100 primes were studied for their TORCH status. A total of 1000 pregnant women were screened for neural tube defects and beta Thalassaemia carrier status. Of the 26.9% of women at risk for genetic diseases 7.8% were at risk for neural tube defects and 4.3 % for Down Syndrome. Beta Thalassaemia carrier rate was 39/1000 i.e. 3.9% neural tube defects were found in 11/1000.

 

Phase II    
 

After running genetic screening for 3 years it was now time for the local doctors to gradually take over this screening programme.
 

      To suggest an intervention strategy we had to know the lacunae in existing knowledge amongst doctors, interns, nurses, health visitor, ANM and social workers.
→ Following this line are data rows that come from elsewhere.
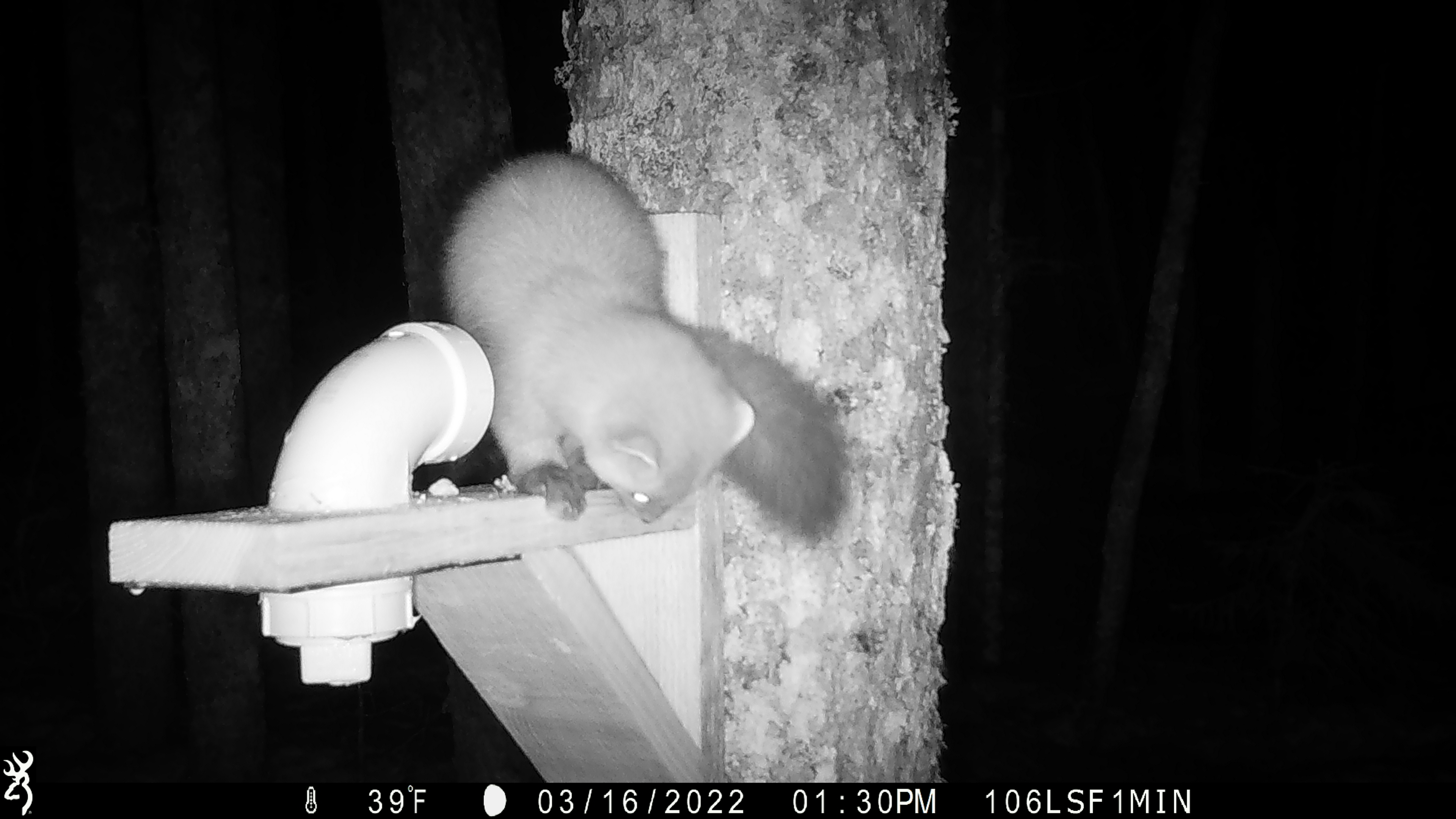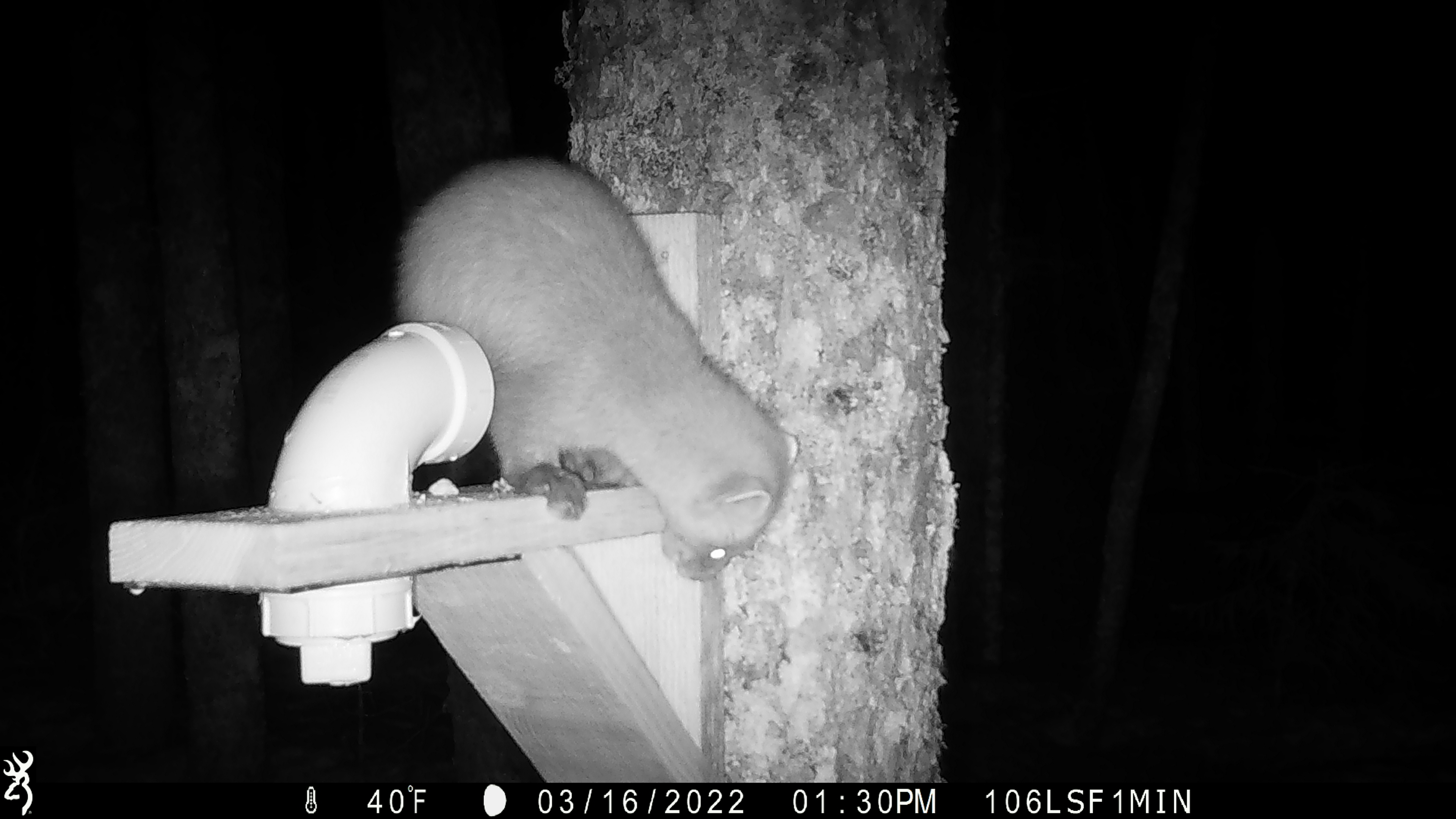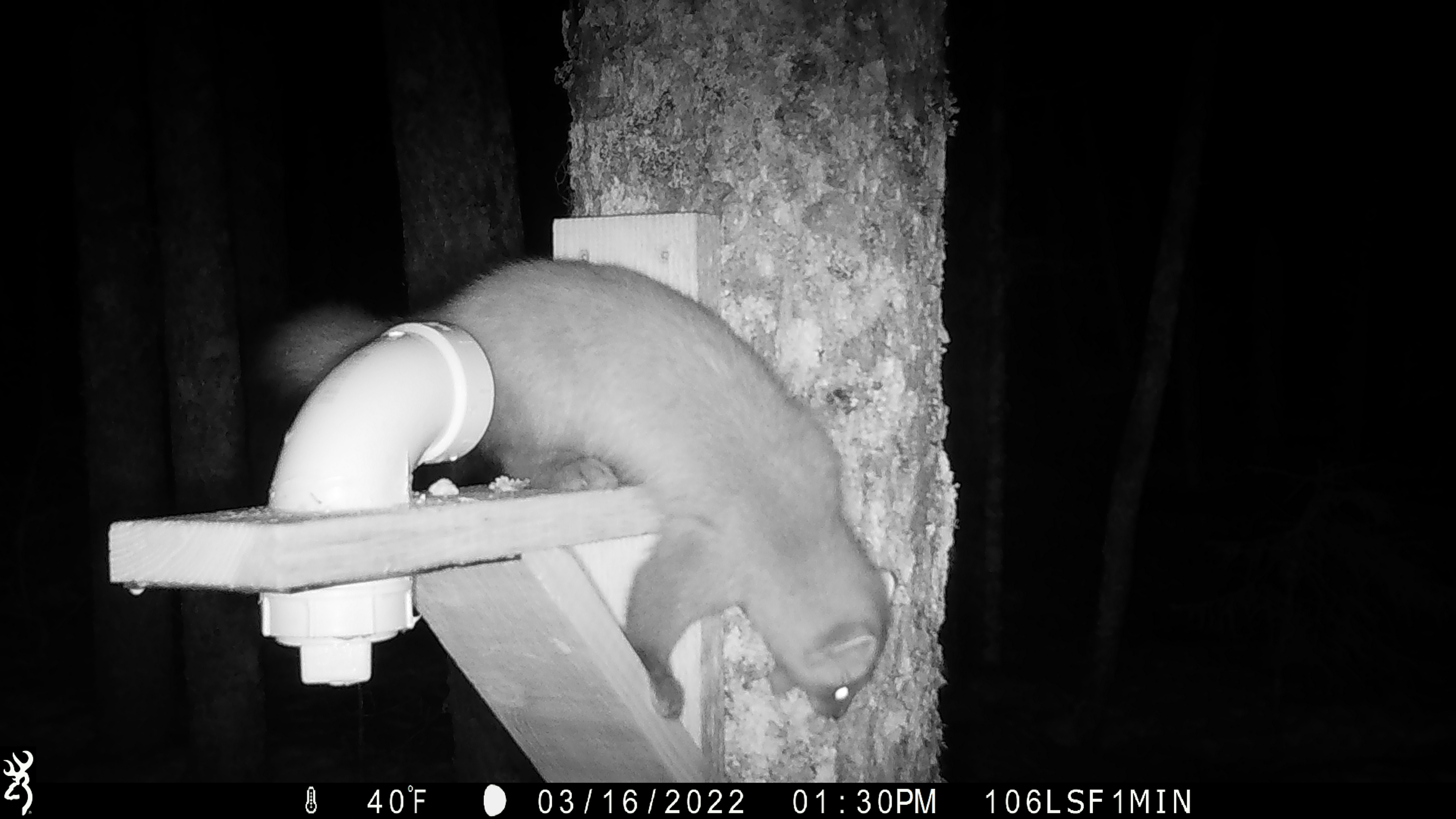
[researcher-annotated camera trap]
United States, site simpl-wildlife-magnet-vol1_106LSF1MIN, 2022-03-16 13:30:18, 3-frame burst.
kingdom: Animalia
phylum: Chordata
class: Mammalia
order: Carnivora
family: Mustelidae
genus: Martes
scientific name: Martes americana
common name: american marten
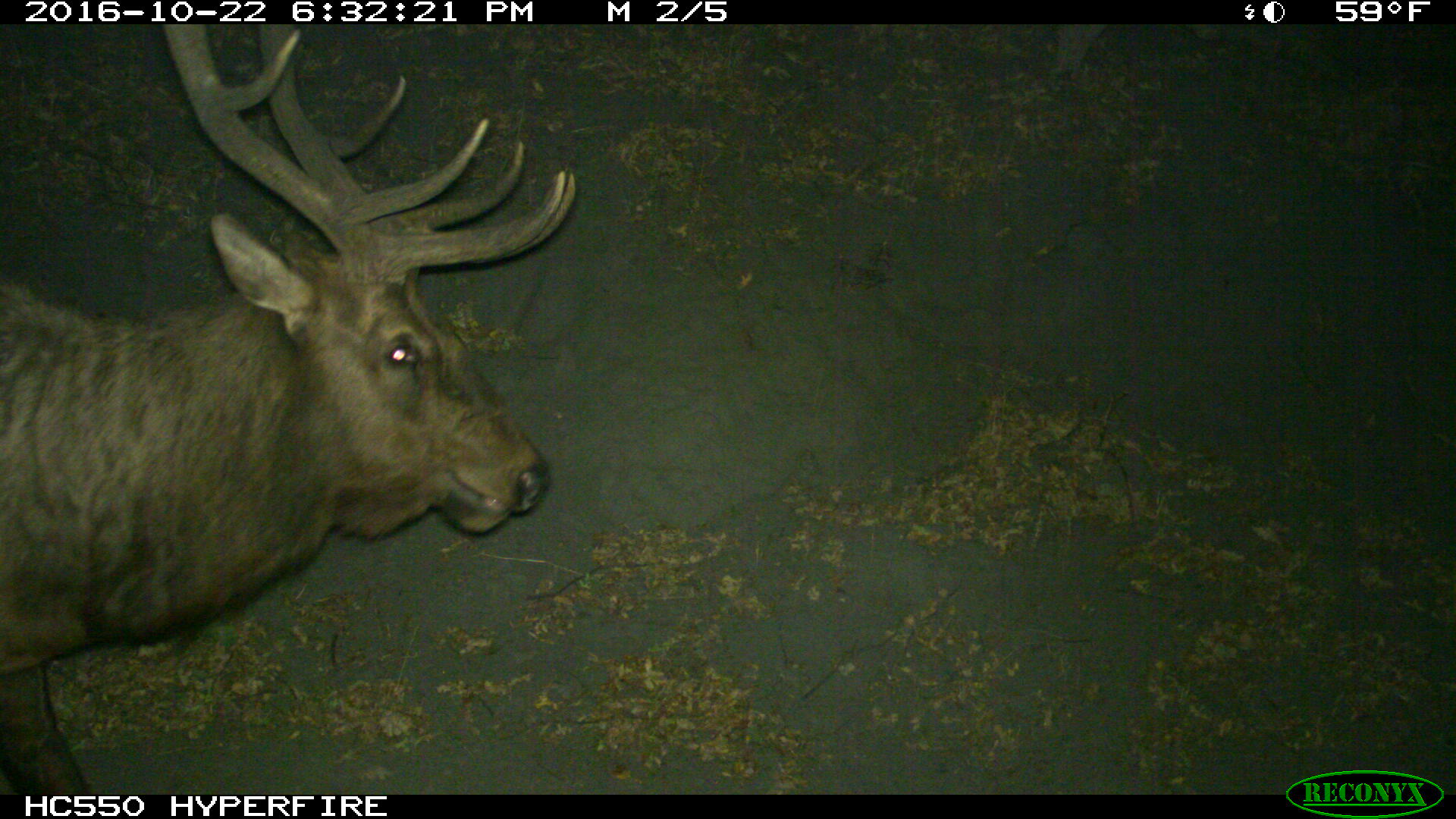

A simple questionnaire was set and given to the paramedical staff and medical staff. Another simple questionnaire was prepared for the patients to note their reactions to this scheme. The results of this initial survey brought to light the fact that 80% of paramedics were not clear about genetic tests while around 50% of medical doctors could answer the questions related to genetics. Since most patients had no history of any disorder they were not aware of prenatal diagnosis. During the course of the project a simple one page high-risk proforma was designed to be used by the nurses in out-patient department (OPD). Any patient which has a ‘High risk’ history could be identified. These were given to the nurses in the OPD to be used at registration. A total of 2965 patients were registered between 16-38 weeks. Using our proforma in 1996, 45 patients were identified to be “At risk” for various reasons listed below. In conclusion, we have initiate a genetic screening programme at a district hospital with a view to introduce genetic services. The introduction of a specific proforma could be incorporated at registration. The laboratory did not have the infrastructure to carry out special tests. The laboratory required strengthening.